Besides, even conceding that the petitioner's violation of the parole took
place after October 28, 1937, when his maximum penalty was to have
expired, we still find no error in the order of the arrest and recommitment. It
is the petitioner's contention that, upon the expiration of his maximum term
of imprisonment, his conditional parole also expires, and, therefore, his
liberty becomes absolute subject to no conditions contained in his parole. In
other words, he holds the view that the period during which he was out on
parole should be counted as service of his original sentence.

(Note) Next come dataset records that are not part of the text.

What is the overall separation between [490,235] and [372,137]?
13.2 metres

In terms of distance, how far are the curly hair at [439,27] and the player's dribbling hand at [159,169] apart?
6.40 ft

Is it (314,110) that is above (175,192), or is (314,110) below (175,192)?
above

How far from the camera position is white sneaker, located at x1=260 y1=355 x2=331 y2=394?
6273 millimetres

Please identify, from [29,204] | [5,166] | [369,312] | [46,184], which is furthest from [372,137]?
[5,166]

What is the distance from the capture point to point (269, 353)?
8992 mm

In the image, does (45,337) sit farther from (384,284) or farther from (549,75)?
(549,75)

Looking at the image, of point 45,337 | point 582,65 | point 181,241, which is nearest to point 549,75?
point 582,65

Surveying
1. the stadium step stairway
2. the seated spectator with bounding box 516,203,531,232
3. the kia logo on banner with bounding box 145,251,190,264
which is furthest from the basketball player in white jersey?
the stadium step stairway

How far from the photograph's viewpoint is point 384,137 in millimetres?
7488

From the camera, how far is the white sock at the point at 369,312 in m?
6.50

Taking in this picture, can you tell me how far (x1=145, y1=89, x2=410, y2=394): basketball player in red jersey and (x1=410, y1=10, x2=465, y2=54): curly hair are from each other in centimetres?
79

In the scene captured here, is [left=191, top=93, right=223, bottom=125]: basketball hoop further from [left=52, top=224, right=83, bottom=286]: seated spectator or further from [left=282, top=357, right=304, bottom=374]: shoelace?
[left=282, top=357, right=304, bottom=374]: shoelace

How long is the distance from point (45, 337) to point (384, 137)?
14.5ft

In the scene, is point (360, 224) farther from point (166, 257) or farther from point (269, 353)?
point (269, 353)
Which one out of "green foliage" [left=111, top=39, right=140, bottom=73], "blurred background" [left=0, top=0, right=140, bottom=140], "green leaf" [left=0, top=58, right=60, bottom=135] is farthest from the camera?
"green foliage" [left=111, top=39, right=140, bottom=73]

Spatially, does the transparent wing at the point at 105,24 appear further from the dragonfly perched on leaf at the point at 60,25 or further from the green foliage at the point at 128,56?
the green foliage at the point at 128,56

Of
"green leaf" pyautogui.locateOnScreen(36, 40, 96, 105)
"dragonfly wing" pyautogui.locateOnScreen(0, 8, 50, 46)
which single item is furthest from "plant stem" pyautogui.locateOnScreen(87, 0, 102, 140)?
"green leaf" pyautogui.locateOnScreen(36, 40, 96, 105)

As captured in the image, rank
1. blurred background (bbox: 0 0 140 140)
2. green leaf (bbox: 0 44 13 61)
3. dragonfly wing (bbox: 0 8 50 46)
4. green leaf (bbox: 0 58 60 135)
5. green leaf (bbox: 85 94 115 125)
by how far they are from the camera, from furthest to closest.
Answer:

We do not
subscribe to this contention.
In People vs. Tapel (35 Off. Gaz., 1603), we said: When a conditional pardon
is violated, the prisoner is placed in the same state in which he was at the
time the pardon was granted. He may be rearrested and recommitted to
prisons (See U.S. vs. Ignacio [1916}, 33 Phil., 202, 204; U.S. vs. Villalon
[1917], 37 Phil., 322.) And the rule is well-settled that, in requiring the
convict to undergo so much of the punishment imposed by his original
sentence as he had not suffered at the time of his release, the court should
not consider the time during which the convict was at large by virtue of the
pardon as time served on the original sentence. (20 R.C.L., p. 570; State vs.
Horne [1906], 52 Fla., 125; 42 So., 388; 7 L.R.A. [N.S.}, 719, 725. Vide, also,
Ex parte Bell [1879], Miss., 282.)
DISSENTING/CONCURRING OPINION(S):
I concur in the result, but I dissent with respect to the interpretation given by
the majority to the second condition of the appellant's parole. Said the
decision: "Under condition No. 2 of his parole, petitioner agreed that he 'will
not commit any other crime and will conduct himself in an orderly manner.'
(Emphasis ours.) It was, therefore, the mere commission, not his conviction
by court, of any other crime, that was necessary in order that the petitioner
may be deemed to have violated his parole." I am of the opinion that the
"commission" of a crime may only be determined upon the "conviction" of
the accused. It is not sufficient that a person be charged with having
committed a crime in order to consider that he is convicted thereof. His
innocence is a legal presumption which is overcome only by his conviction
after he is duly and legally prosecuted. And the courts of justice are the only
branch of the government which has exclusive jurisdiction under the law to
make a pronouncement on the conviction of an accused.